The spokesperson’s office added that while the Convention provides a universal legal foundation, implementation will involve regional organizations and tech-power coalitions, each contributing capabilities that the U.N. cannot replicate. The Preamble explicitly recognizes that meaningful cooperation requires states, international bodies, civil society, academia, and the private sector all working together. In practice, this distributed model reflects the very nature of cyberspace: decentralized, interconnected, constantly evolving.

Vienna and the weight of history

Nowhere was the urgency of this collective responsibility expressed more vividly than in Vienna on November 11, during the commemoration of the Palermo Convention’s 25th anniversary. Speaking before U.N. representatives and Austria’s President Alexander Van der Bellen, Italian President Sergio Mattarella delivered a forceful warning shaped by history and geopolitics. Reflecting on the U.N.’s imperfect but indispensable role, he declared: “The United Nations remains an extraordinary and irreplaceable instrument of peace and stability. Weakening it would be reckless.”

 

Antonio Guterres

 

Mattarella stressed that the challenges confronting the world—from Russia’s war of aggression to crises in the Middle East and Africa—demand stronger multilateralism, not its dismantling. He also invoked the memory of Giovanni Falcone, Francesca Morvillo, and Paolo Borsellino, whose assassinations in 1992 marked both the brutality of the mafia’s challenge and the resilience of the Italian state. Their sacrifice paved the way for the Palermo Convention, and Mattarella reminded the audience that organized crime can be defeated only when institutions and societies assume their shared moral duties.

The roots of today’s digital threat

This historical thread extends to another gathering in 2024 at U.N. Headquarters—an event that, like this year’s, existed thanks to the driving force of Nino Foti, president of the Magna Grecia Foundation. Without his persistence and vision, neither the 2024 nor the 2025 conferences on organized crime, AI, and digital transformation would have taken shape in the heart of the U.N. system.

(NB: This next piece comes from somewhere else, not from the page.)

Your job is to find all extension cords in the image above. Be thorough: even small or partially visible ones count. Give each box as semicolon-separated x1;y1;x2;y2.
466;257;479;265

Those earlier discussions anticipated many of the concerns now central to the Hanoi Convention: the dark web as a new frontier, AI-driven laundering systems moving billions in minutes, and the rise of agile criminal networks in Latin America and Asia. Nicaso’s and Gratteri’s warnings have then proven prophetic: mafias are becoming hybrid organisms, blending traditional structures with technological sophistication. If institutions lag behind, criminal ecosystems will fill the vacuum.

Sergio Mattarella

Ideas that outlive their makers

In this evolving landscape, one idea from Giovanni Falcone still serves as a compass: “Men pass, but ideas remain, and they walk on the legs of other men.” Applied to today’s digital terrain, his words evoke a paradox. Ideas now travel not only through human networks but also through algorithms, platforms, and automated systems. Yet the principle Falcone articulated endures: justice depends on collective responsibility and resilient institutions. The work of prosecutors, judges, researchers, and diplomats becomes meaningful only when their ideas are carried forward by laws, by cultures of legality, and by international communities that refuse resignation.

Can justice go viral?

The global fight against organized crime, from Palermo to Hanoi, from the memories of 1992 to the anxieties of the AI age, is at a crossroads. The U.N.’s new treaty offers a framework, but its power will lie in how states and societies implement it. Italy continues to press the case that the battle must be fought in courts, classrooms, and digital spaces alike—that institutions must learn to anticipate rather than merely react. As Mattarella argued in Vienna, the dismantling of the U.N. would not only be reckless but fatal for the global effort to confront threats that ignore borders. In a world of infinite connections, justice, too, must learn to connect—globally, rapidly, and with the moral clarity that Falcone and Borsellino embodied. The question is not whether the U.N. can lead, but whether the world will give it the political will and operational tools to do so. The stakes are no longer abstract. They are coded into the very architecture of the digital age.